And so the core issue here is if you have a chain, and in that chain, one of the links is missing,
everything after that chain, I mean, after that missing link is essentially useless.
It doesn't actually do anything.
And so in very practical terms, where this comes into play in plasma is, let's say we have
the simple plasma architecture with a central operator.
that central operators committing block headers to the chain at a regular heartbeat.
One of those times, they commit a block header for a block, which they then subsequently delete.
So they submit a block header, but then they delete the actual block contents.
Now, from that moment on, there is no way for a user to validate whether or not their transaction was double spent.
They have no information on what the actual state of the world is.
and so they're forced to exit the chain.
So you said delete, but you mean just they don't reveal it?
Or like, what do you mean with delete?
They either don't reveal it.
They reveal it to, you know, their little coalition of, you know, sneaky people.
Or they just, or they even commit a block header which doesn't even correspond to any block at all.
Maybe it's the zero hash.
That one's pretty clear.
It's pretty clear that your block, if it caches to zero, either you, you know, you know, broke the hashing function
or your block doesn't exist?
Or more pragmatically.
So let's assume I build a central operator
and I'm running it out of AWS.
My data center is in Silicon Valley.
And hey, like, there's a big massive power outage
in the West Coast and my server just doesn't work
for the next two hours.
But like prior to publishing the block
I had posted something on the Ethereum chain.
My server went offline and now the block data
I cannot gossip it to the world because it's down
and I cannot actually access the machine
because the power is down.
So it could be malicious, right?
Like, I'm not revealing data
because I'm malicious as a central operator,
but it could also be,
I'm not revealing data because disaster struck me.
Absolutely.
What can happen in that scenario?
So what would happen in that scenario is
your users would say,
okay, now I can't download this block.
the operator is, you know, it's been a week and they still haven't given me the data that I need,
I'm going to have to exit. So I'm going to send a transaction to the main Ethereum network,
and I'm going to pull my coins out of that plasma chain. And the plasma chain operator is going,
like, assuming no malicious activity, that's just what will happen. They'll pull coins out of the plasma chain.
Now, in the kind of bad case where the plasma operator actually does have the information,
does have the data, but has, you know, maybe they've withheld it, and withheld data,
they kind of committed a double spend.
And so there's actually invalid data, but no one can prove the invalidity because they don't
have access to that data.
Now, the operator, they can try to exit coins that they don't own because there's this, like,
invalid spend.
However, thankfully, do not fear the actual rightful owner of that coin can say, okay, I'm going
to challenge that exit and, you know, basically block it.

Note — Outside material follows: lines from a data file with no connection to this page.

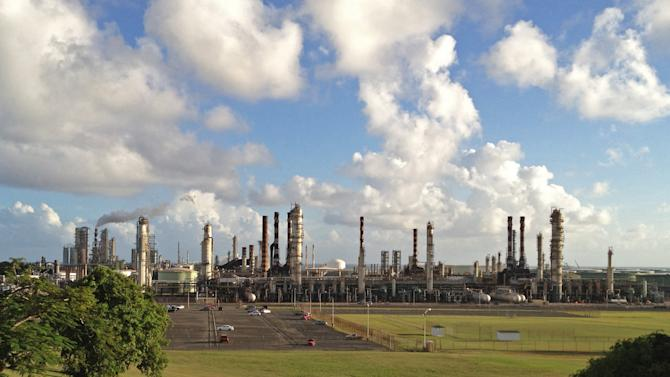 This picture taken on Oct. 29, 2011 shows the Hovensa oil refinery in St. Croix, U.S. Virgin Islands. The refinery, the largest private employer in the U.S. Virgin Islands and once one of the largest refiners in the Western Hemisphere, will cease operations next month and will be converted to an oil storage terminal, said Brian K. Lever, president and chief operating officer of Hovensa LLC.  Losses at Hovensa, a joint venture of U.S.-based Hess Corp. and Venezuela's state-owned oil company, have totaled $1.3 billion over the past three years. (AP Photo/Jason Bronis)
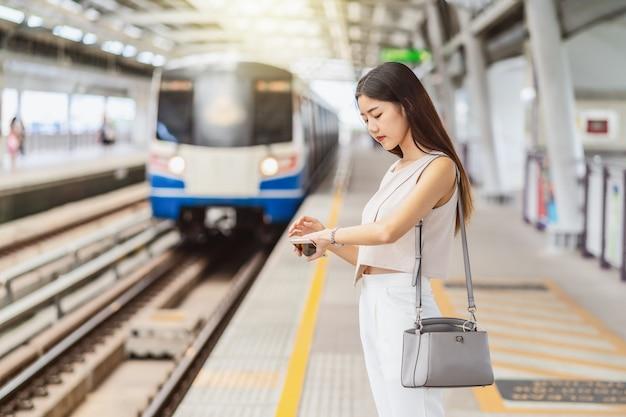 Hörende musik des jungen asiatinpassagiers über intelligenten handy und schauen des zugs mit handuhr in der u-bahnbahnstation, im japaner, im chinesen, im koreanischen lebensstil, im pendler und im transport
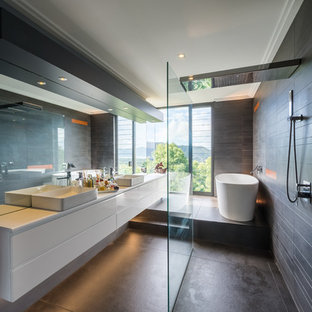 Photo of a modern master bathroom in Cairns with flat-panel cabinets, white cabinets, a freestanding tub, an open shower, black tile, black walls, a vessel sink and black floor.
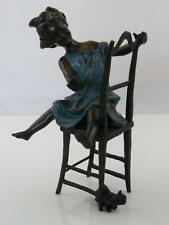COLD PAINTED BRONZE FIGURINE OF GIRL ON CHAIR WITH CAT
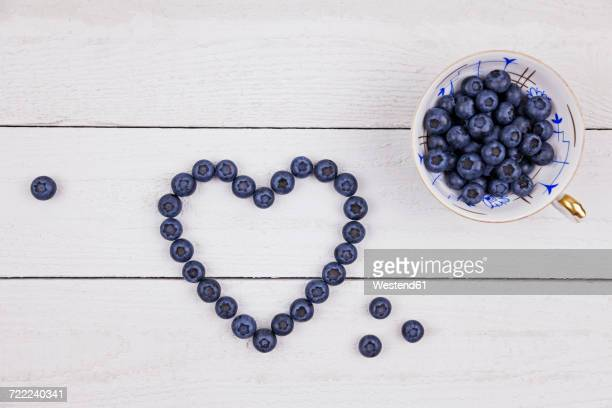 Collectors cup of blueberries and heart shaped with blueberries on wood
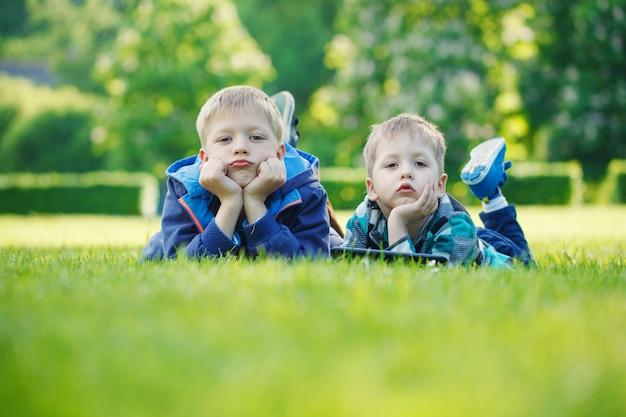 Irmãos, usando, um, tabuleta, yingon, capim, parque, em, suny, dia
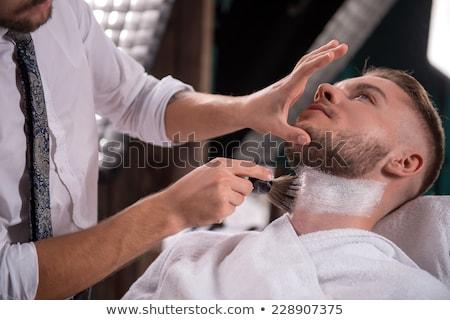 Smiling hairdresser holding razor and shaving brush Stock photo © Kzenon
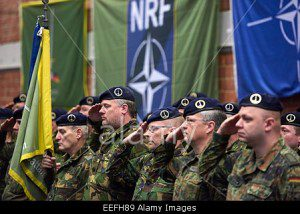 NATO_soldiers-of-the-1st-germannetherlands-corps-salute-during-eefh89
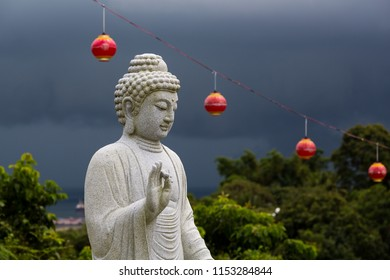 Sandakan, Sabah, Malaysia - January 2 2014: Statue at Puu Jih Shih Temple while a thunderstorm is approaching from Sandakan Bay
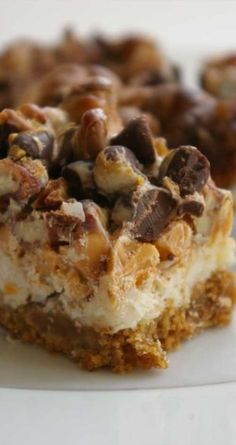 Recipe for Dolly Bars - Also known as Magic Bars or Seven Layer Cookies, these gooey, sweet treats combine all the good stuff: coconut, chocolate chips, pecans, and a graham cracker cookie base.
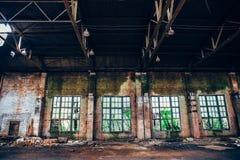 Almacén espeluznante industrial abandonado dentro con las ventanas grandes, edificio oscuro viejo de la fábrica del grunge imagen de archivo libre de regalías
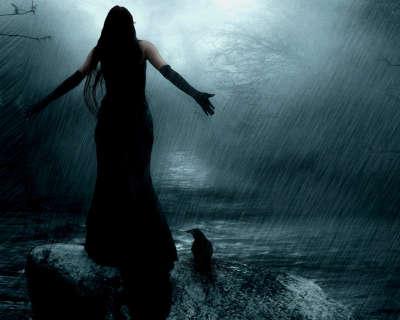 Woman on Stormy Beach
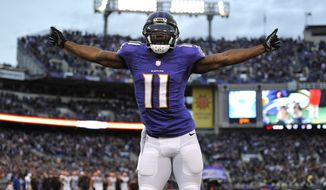 Baltimore Ravens wide receiver Kamar Aiken celebrates after scoring a touchdown in the second half of an NFL football game against the Cleveland Browns, Sunday, Dec. 28, 2014, in Baltimore. (AP Photo/Gail Burton)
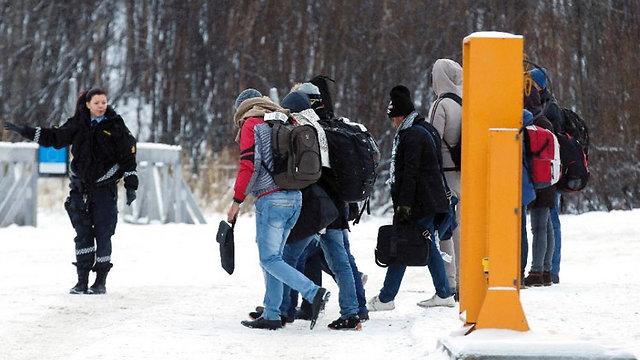 """""""אם אתה רוצה להיות חלק מאיתנו, אתה צריך להבין מהם הערכים שלנו"""". פליטים שנכנסו לנורבגיה (צילום: AFP )"""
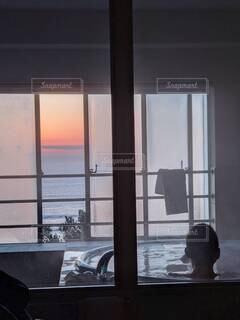 ホテルの部屋風呂で、朝焼けを眺めながらお湯に浸かる男性。の写真・画像素材[4729197]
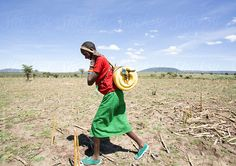 Maasai woman carrying a full water container. by Hugh Sitton - Stocksy United Water Issues, Water Containers, Kenya, Africa, The Unit, Stock Photos, Woman, Image, Afro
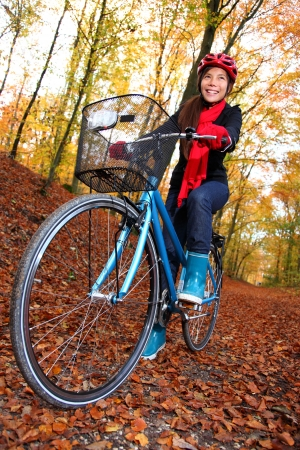 Biking, Woman on bike in autumn forest. Beautiful mixed asian  caucasian model. photo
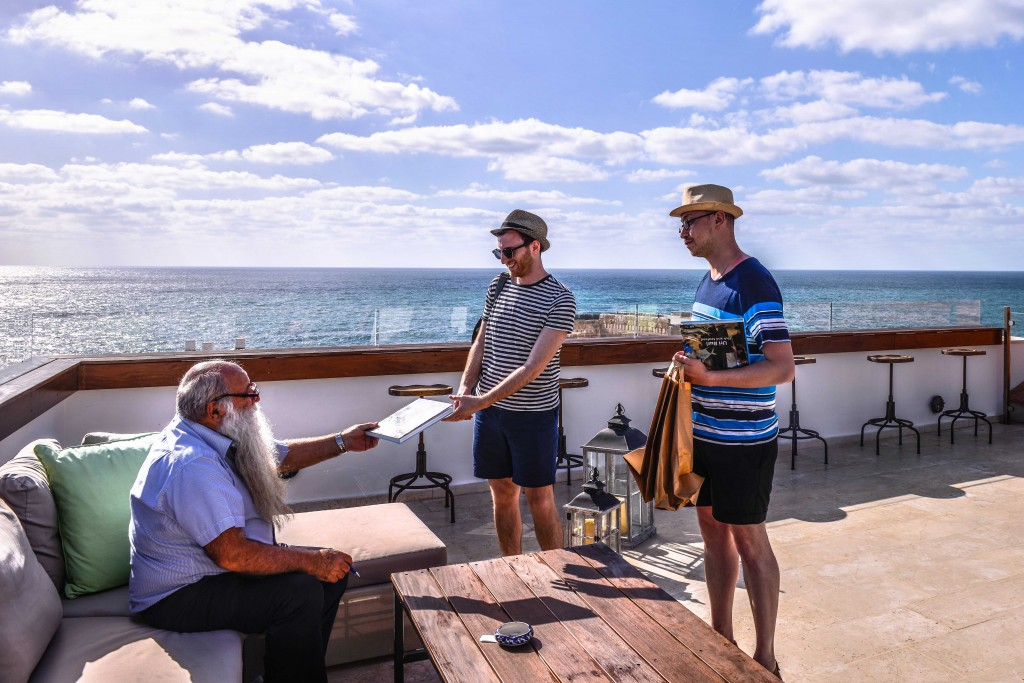 Famed seafood restaurateur Uri Jeremias chats with vacationers. Photo: Aviram Valdman / The Tower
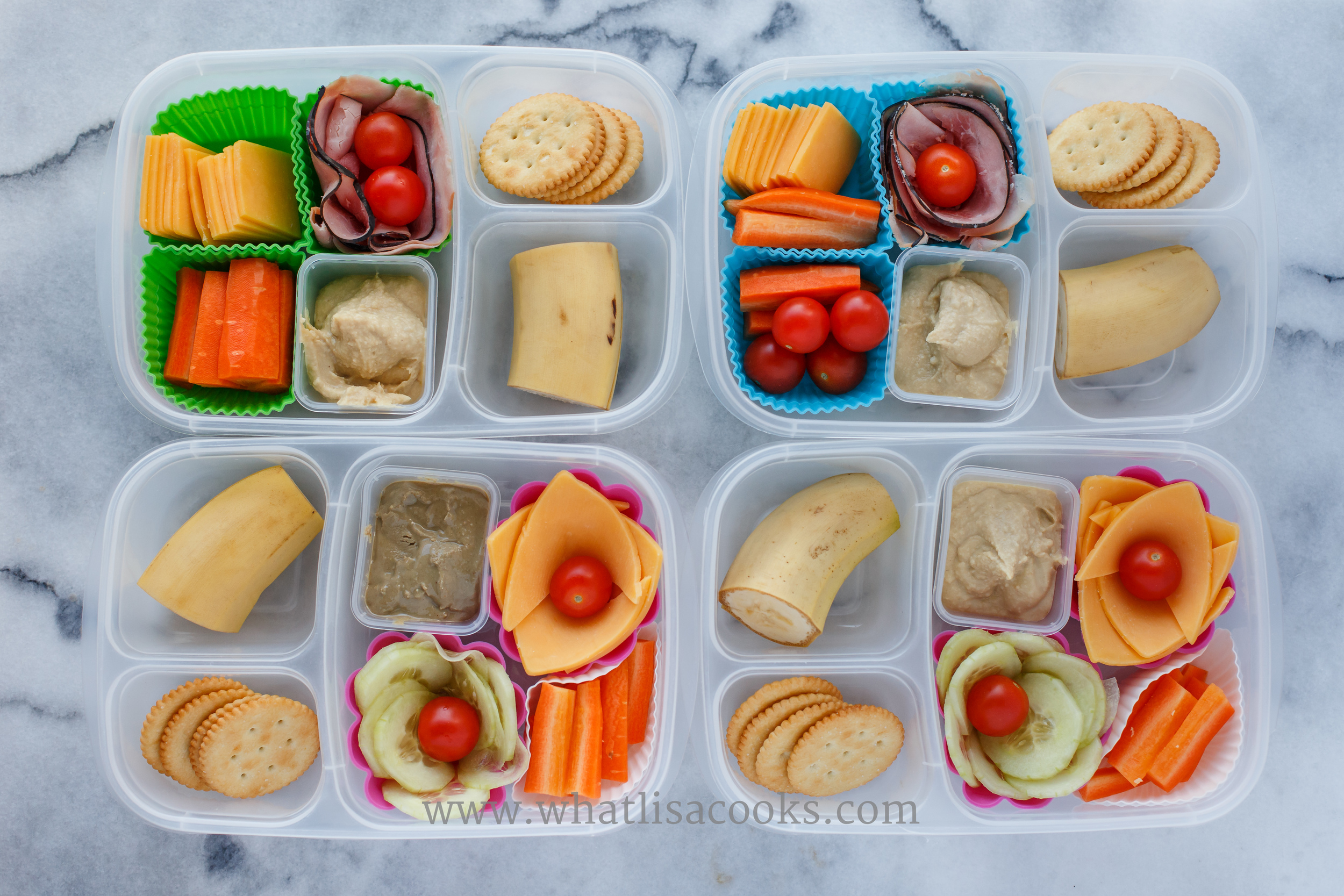 Two of these have cheese, ham, hummus, carrots, tomato and banana. One has the same but cucumbers instead of ham. The fourth has the same as that but swapped out sunbutter for the hummus. Serve with gluten free crackers.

And their challenge is paid for and they receive a kind of a bounty for doing that.
So we're while, so block withholding, not only is it a problem because you have to exit,
but it's also a problem because it makes it so that you can't prove misbehavior, like,
bad behavior very easily.
And so these are like, it is just such a tricky and annoying problem.
Right.
So can you just reiterate that again?
So let's say we have a block.
they want to steal people's coins, right?
So they publish a block header or the block hash on the main chain.
They don't reveal this block.
And then how do they try to exit coins that they don't actually own?
So let's say they publish one block with an invalid state transition.
Then they publish the next block with a valid state transition.
So they say, okay, I'm going to invalidly say I'm going to appropriate Carl's coins.
and I'm going to give them to Alice.
And then the next block, Alice is going to send those coins to Bob.
Now, if the plasma operator is actually Bob,
and so the plasma operator submits an exit saying,
you see, I want to exit these coins,
and the last time they were spent, I own them because Alice sent them to me.
But then the real kind of annoying thing is that it turns out that Alice stole them from Carl.
And so from the point of view of the main chain, the main chain isn't able to kind of like detect that problem.
However, there is someone who can.
The person who can is the person who anyone actually who knows about the prior history of that coin and knows that there was no spend to Alice.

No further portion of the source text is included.